The Detroit Land Bank Authority’s board is trying to oust executive director Saskia Thompson in what would mean another leadership change for the controversial agency tasked with helping eliminate the city’s blight.
The effort to remove Thompson — a four-year veteran of the quasi-public authority that is the city’s largest property owner — has been underway for at least a month, sources with knowledge of the situation say. The reason why, however, is unclear.
Since joining the Land Bank as executive director in 2017, Thompson has presided over a substantial reduction in the number of structures the agency owns, in line with its goal of restoring vacant property to productive use.
Though the Land Bank has faced frequent criticism from residents who say they’ve been unfairly prevented from purchasing property, that does not appear to be what’s driving the potential change. Nor are past controversies surrounding the demolition program the agency wrapped in 2020, which prompted investigations over billings and health hazards.

QUESTIONS TO ANSWER
• a. From the Detroit Land Bank article, quote the passage that opens with "The Detroit Land" and ends after "the city’s blight.".
• b. Answer these from the Detroit Land Bank article:
(i) In what year did Thompson join the Land Bank as executive director?
(ii) In what year did the agency wrap up its demolition program?
(iii) For how long has the effort to remove Thompson been underway, according to sources?
• c. Continue the article on the Detroit Land Bank Authority's leadership from its last sentence.

PROVIDED MATERIAL
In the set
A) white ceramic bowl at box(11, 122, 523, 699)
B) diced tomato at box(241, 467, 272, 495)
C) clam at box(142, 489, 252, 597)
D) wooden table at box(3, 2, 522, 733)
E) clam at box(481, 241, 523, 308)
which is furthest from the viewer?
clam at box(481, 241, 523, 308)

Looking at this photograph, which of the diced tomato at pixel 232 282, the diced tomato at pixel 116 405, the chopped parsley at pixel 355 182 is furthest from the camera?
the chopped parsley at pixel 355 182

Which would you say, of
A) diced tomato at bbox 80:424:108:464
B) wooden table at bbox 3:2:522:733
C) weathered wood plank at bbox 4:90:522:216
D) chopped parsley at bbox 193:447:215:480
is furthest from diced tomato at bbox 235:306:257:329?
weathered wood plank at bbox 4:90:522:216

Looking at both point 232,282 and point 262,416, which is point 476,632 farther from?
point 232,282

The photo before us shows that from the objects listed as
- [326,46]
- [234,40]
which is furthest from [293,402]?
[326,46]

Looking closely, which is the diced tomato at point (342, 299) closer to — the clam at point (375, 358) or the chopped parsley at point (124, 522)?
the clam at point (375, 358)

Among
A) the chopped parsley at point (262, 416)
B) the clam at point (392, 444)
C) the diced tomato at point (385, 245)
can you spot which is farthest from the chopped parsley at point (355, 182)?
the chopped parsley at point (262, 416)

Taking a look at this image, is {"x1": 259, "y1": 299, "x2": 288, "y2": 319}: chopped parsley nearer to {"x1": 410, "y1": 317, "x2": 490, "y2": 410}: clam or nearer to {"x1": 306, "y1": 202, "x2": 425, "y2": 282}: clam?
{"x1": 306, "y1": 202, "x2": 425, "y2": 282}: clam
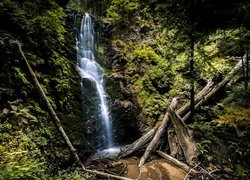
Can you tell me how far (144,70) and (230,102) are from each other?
578 centimetres

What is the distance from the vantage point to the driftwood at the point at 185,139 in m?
7.08

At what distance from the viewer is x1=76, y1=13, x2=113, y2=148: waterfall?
31.5 feet

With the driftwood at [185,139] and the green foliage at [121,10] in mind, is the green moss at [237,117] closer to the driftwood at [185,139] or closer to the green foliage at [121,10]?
the driftwood at [185,139]

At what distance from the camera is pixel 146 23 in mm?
14445

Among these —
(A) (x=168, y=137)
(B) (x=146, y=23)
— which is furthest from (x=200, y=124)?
(B) (x=146, y=23)

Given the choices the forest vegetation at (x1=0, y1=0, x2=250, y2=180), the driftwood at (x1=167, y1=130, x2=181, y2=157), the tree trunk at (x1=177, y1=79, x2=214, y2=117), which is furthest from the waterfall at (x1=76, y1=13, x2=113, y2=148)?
the tree trunk at (x1=177, y1=79, x2=214, y2=117)

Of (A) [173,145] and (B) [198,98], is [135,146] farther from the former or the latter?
(B) [198,98]

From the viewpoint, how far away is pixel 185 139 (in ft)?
25.5

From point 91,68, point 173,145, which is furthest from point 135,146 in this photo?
point 91,68

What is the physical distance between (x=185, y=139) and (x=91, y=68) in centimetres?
601

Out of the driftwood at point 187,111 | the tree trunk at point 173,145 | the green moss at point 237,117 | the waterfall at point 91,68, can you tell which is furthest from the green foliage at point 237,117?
the waterfall at point 91,68

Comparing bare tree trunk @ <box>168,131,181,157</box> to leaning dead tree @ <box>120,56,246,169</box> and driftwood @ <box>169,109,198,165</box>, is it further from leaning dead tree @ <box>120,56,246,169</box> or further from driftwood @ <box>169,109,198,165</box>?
driftwood @ <box>169,109,198,165</box>

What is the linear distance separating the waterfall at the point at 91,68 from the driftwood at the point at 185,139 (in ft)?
10.2

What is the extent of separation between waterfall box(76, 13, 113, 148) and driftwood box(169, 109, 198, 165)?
10.2 ft
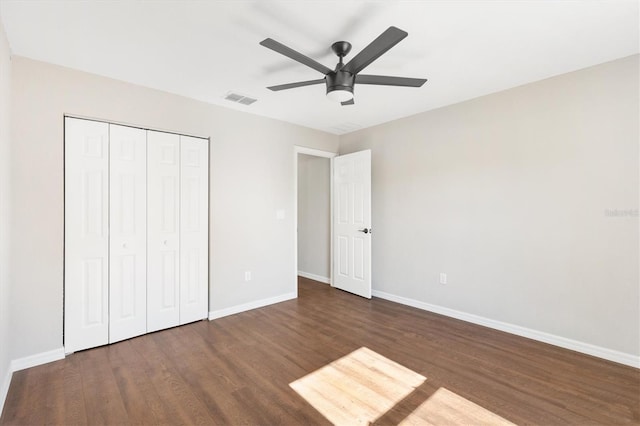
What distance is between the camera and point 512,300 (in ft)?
10.1

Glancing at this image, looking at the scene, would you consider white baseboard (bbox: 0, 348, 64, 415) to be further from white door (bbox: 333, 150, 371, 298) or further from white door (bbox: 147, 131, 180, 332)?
white door (bbox: 333, 150, 371, 298)

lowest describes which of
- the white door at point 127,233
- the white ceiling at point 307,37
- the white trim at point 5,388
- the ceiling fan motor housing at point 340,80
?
the white trim at point 5,388

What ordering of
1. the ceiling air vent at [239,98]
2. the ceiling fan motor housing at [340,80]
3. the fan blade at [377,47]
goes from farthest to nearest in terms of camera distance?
the ceiling air vent at [239,98] < the ceiling fan motor housing at [340,80] < the fan blade at [377,47]

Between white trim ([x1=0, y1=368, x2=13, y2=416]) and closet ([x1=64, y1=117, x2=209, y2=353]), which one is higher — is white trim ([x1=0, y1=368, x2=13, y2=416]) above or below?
below

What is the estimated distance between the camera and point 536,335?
291 centimetres

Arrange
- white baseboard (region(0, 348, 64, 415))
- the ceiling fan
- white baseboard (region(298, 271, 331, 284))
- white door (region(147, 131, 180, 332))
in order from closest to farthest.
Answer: the ceiling fan, white baseboard (region(0, 348, 64, 415)), white door (region(147, 131, 180, 332)), white baseboard (region(298, 271, 331, 284))

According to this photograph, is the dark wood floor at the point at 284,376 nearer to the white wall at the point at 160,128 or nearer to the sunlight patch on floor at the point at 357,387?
the sunlight patch on floor at the point at 357,387

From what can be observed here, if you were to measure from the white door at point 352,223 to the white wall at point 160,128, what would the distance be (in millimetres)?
655

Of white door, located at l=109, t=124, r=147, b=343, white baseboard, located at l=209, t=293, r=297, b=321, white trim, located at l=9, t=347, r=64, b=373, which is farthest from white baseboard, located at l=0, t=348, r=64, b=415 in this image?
white baseboard, located at l=209, t=293, r=297, b=321

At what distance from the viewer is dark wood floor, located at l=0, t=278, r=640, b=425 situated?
73.8 inches

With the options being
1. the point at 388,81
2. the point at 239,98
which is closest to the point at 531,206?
the point at 388,81

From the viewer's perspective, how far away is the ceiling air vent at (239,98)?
3.25m

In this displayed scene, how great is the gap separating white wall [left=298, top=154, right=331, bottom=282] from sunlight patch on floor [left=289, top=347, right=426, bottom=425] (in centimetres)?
271

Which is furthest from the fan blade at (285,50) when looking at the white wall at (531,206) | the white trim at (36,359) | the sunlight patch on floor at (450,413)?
the white trim at (36,359)
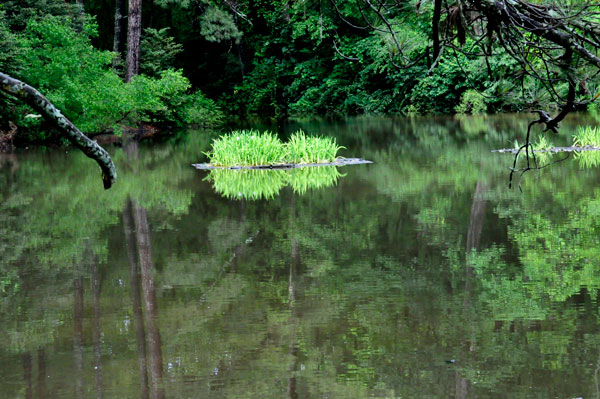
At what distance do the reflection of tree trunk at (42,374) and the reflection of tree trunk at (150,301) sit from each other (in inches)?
24.6

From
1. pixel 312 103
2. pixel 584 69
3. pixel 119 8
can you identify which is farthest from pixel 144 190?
pixel 312 103

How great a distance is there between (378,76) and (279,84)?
5.30m

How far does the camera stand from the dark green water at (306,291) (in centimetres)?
521

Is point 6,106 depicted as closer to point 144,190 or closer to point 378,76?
point 144,190

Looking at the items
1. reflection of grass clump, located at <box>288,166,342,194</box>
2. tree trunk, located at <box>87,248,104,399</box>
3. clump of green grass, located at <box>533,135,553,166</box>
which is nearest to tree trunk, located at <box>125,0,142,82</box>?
reflection of grass clump, located at <box>288,166,342,194</box>

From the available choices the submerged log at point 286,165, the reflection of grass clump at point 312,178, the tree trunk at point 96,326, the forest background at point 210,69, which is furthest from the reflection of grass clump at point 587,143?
the tree trunk at point 96,326

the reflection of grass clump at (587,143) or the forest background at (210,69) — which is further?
the forest background at (210,69)

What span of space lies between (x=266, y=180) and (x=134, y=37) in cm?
1645

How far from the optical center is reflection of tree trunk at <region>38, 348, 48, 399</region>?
4.96 m

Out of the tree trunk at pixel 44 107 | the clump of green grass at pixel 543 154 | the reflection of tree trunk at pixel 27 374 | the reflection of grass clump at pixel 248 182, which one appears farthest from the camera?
the clump of green grass at pixel 543 154

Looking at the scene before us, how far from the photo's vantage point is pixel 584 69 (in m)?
3.66

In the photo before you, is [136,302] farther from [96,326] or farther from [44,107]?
[44,107]

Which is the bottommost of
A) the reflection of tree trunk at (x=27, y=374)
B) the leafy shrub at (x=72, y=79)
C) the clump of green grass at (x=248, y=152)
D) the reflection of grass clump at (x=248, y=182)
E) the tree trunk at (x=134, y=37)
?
the reflection of tree trunk at (x=27, y=374)

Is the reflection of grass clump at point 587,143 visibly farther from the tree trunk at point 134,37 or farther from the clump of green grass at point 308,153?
the tree trunk at point 134,37
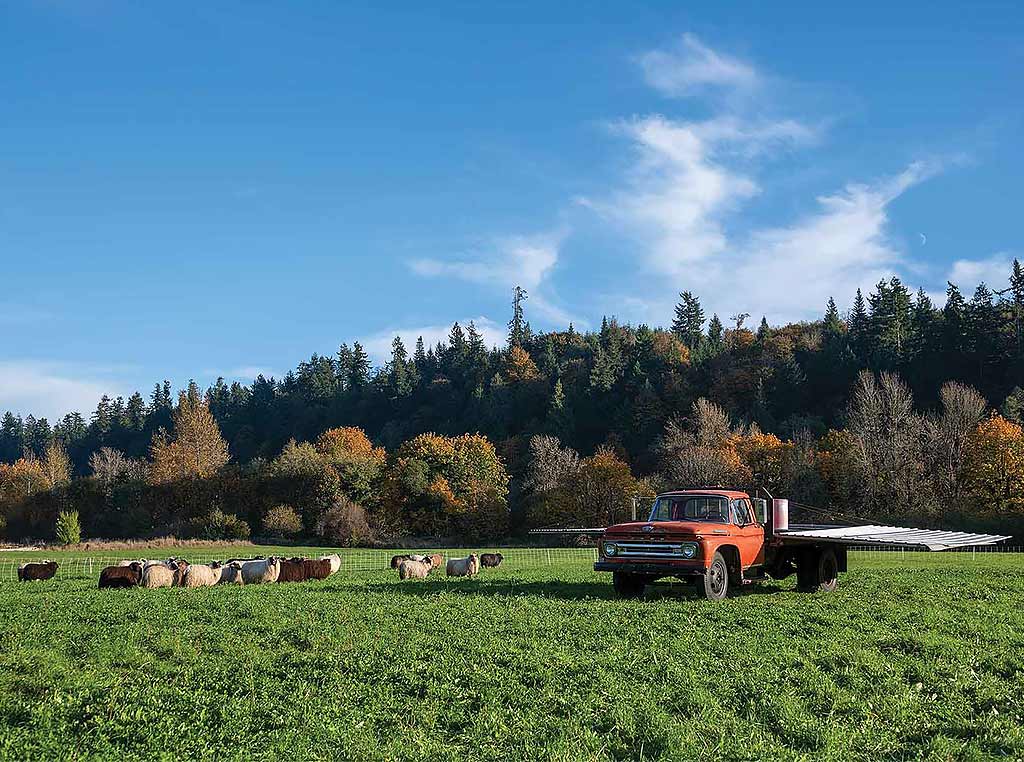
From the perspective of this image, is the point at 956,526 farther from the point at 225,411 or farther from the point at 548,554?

EXPECTED RESPONSES
• a.
The Detroit Land Bank Authority’s board is trying to oust executive director Saskia Thompson in what would mean another leadership change for the controversial agency tasked with helping eliminate the city’s blight.

• b.
(i) 2017
(ii) 2020
(iii) At least a month

• c.
One board member who spoke anonymously declined to name any specific performance issues, complaining only of Thompson’s apparent refusal to leave on the board’s desired timeline. Thompson, four other board members, the mayor’s office, a Land Bank spokeswoman, and agency executives all did not respond to or declined requests for comment.
Thompson’s removal would follow that of fire chief Eric Jones, who is to depart Jan. 14 as Mayor Mike Duggan seeks a “new direction in leadership.”
Duggan has just begun his third term with a new city council, which does not govern the Land Bank but decides its budget. Newly selected Council President Mary Sheffield has previously said she wants to explore dismantling the organization, whose structure allows for limited public input.
Since the Land Bank was re-established in 2014, its governing board has been run by Erica Ward Gerson, a Duggan appointee. Ward Gerson and Thompson have had a somewhat strained relationship, a source familiar with the inner workings of the agency told Deadline Detroit, due in part to what the source characterized as Ward-Gerson’s micromanagement of the agency.
“Erica is really the one in charge, it’s really her Land Bank,” the source said, explaining that all decisions outside the agency’s existing policies and programs require Ward Gerson’s approval to go before the board. “I’ve never seen a board run like that. Saskia saw very quickly that Erica calls the shots and she couldn’t be a true leader and that rubbed her the wrong way.”
Ward Gerson was among the board members who did not respond to requests for comment.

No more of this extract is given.